» **THE EXERCISE**: Show every line of the listing below that contains the string "blurred", reproducing each such line in full.

» **Records contained in a dataset**:

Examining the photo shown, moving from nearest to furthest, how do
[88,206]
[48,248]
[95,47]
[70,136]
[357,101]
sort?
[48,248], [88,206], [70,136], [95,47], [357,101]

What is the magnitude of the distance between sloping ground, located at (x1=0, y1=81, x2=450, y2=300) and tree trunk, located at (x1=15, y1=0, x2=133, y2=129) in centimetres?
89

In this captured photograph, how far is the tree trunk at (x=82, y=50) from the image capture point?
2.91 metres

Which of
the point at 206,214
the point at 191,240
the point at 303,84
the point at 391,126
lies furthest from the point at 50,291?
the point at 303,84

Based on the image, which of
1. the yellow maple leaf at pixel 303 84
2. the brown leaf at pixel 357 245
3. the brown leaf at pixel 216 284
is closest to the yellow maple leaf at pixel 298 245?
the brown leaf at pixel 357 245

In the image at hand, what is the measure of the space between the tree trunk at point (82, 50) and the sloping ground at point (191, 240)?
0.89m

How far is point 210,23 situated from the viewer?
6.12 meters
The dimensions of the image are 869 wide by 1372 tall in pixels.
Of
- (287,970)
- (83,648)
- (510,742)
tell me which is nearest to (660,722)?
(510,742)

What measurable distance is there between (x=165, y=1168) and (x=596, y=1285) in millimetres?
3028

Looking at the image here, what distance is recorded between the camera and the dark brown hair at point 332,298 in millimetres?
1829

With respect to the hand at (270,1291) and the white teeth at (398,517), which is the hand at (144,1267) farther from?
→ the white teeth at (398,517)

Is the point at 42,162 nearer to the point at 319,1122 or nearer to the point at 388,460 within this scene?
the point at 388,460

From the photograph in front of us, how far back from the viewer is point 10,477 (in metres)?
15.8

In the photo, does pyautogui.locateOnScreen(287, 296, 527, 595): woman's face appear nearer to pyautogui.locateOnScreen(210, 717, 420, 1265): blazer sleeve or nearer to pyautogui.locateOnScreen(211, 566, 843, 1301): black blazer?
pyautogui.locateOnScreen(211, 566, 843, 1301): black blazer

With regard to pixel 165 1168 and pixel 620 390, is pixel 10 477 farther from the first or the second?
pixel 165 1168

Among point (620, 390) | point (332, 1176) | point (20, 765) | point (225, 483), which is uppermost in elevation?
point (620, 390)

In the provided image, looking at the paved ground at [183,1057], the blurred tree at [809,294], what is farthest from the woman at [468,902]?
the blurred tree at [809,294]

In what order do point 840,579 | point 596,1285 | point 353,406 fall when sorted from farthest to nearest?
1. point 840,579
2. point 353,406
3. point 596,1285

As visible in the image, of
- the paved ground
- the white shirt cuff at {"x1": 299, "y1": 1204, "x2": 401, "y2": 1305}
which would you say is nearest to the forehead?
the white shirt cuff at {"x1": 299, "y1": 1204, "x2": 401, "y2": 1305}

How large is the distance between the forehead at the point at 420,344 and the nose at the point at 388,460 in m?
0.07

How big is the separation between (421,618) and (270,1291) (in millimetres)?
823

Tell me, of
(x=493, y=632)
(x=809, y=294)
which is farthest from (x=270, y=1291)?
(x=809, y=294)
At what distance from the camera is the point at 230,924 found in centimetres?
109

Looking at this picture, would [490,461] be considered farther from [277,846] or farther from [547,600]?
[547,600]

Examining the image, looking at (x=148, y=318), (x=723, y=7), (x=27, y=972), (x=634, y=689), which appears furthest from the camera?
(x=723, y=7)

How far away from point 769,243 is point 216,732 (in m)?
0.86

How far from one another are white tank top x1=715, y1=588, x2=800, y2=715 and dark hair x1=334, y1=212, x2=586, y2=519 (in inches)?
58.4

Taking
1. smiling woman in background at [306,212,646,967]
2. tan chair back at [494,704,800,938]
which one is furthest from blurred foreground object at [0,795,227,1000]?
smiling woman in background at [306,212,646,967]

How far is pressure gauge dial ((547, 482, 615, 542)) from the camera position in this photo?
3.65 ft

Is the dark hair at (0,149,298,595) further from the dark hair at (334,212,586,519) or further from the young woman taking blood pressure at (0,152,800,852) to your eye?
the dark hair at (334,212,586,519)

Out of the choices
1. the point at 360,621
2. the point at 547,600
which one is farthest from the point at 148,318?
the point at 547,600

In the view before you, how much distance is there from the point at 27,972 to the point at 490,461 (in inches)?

» **EXERCISE OUTPUT**:
In the provided image, looking at the paved ground at [183,1057], the blurred tree at [809,294], what is farthest from the woman at [468,902]?
the blurred tree at [809,294]
which one is furthest from blurred foreground object at [0,795,227,1000]?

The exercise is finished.